Hommage à ... - 25.02.2024

Zoubeir Boughenia: Un attaquant à part

Zoubeir Boughenia: Un attaquant à part

Par Mohamed Kilani - Le football tunisien découvre en 1973-74 un attaquant de dix-huit ans qui devient la hantise de toutes les défenses : insaisissable, fougueux, opportuniste à souhait et buteur patenté. C’est Zoubeir Boughenia, avant-centre de l’Espérance où trônent déjà Ben Mrad, Labidi, Témime, Gobantini et Tarak. Une carrière brillante se profilait mais les aléas de la vie en décideront autrement.

··········

Série de consignes:
**1.** Traduisez en anglais cette phrase du texte sur Zoubeir Boughenia : « Une carrière brillante se profilait mais les aléas de la vie en décideront autrement. »
**2.** Citez tout ce qui va de « Hommage à ... » jusqu'à « en décideront autrement. » dans le texte sur Zoubeir Boughenia.
**3.** Rédigez la suite du texte sur Zoubeir Boughenia en reprenant après sa dernière phrase.

Données fournies:
··········

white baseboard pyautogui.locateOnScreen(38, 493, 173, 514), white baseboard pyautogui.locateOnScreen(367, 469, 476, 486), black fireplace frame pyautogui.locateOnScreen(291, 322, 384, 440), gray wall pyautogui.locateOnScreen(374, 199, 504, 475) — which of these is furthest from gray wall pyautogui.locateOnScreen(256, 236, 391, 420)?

··········

Réponses finales:
**1.** A brilliant career was taking shape, but the vagaries of life would decide otherwise.

**2.**
Hommage à ... - 25.02.2024

Zoubeir Boughenia: Un attaquant à part

Zoubeir Boughenia: Un attaquant à part

Par Mohamed Kilani - Le football tunisien découvre en 1973-74 un attaquant de dix-huit ans qui devient la hantise de toutes les défenses : insaisissable, fougueux, opportuniste à souhait et buteur patenté. C’est Zoubeir Boughenia, avant-centre de l’Espérance où trônent déjà Ben Mrad, Labidi, Témime, Gobantini et Tarak. Une carrière brillante se profilait mais les aléas de la vie en décideront autrement.

**3.**
Né le 31 juillet 1955 à Tunis, Zoubeir Boughnia connaît une enfance insouciante à Bab El Khadhra. Sa mère est italienne alors que le père, d’origine métouienne, est employé à l’Utica. Comme la majorité des enfants du quartier, il s’adonne à un loisir devenu le principal complément aux études, le football. Très tôt, il se dirige vers le Stade Populaire pour donner une consistance à son projet de footballeur accompli. Il y rencontre Ridha Akacha et Mohamed Kochbati, ses futurs partenaires. Remarqué par Abderrahmane Ben Ezzeddine, le pionnier des écoles de football, il fréquente le Parc B en compagnie d’autres poussins tels Lofi Laroussi (USMa), Tarak et Lassaad Dhiab, Hédi Bayari (ASA), Ridha Ben Ammar (COT), Mohamed Ali Klibi (ASMT). La rencontre avec le fameux technicien lui ouvre un boulevard pour s’épanouir et tracer sa voie. Il enregistre un conseil précieux de Ben Ezzeddine: «Il faut toujours suivre les conseils de l’entraîneur, c’est ainsi qu’on peut progresser, s’affirmer, s’imposer et réussir. » Il ne tarde pas alors à rejoindre l’Espérance, conscient que son potentiel y trouvera les garanties de la réussite.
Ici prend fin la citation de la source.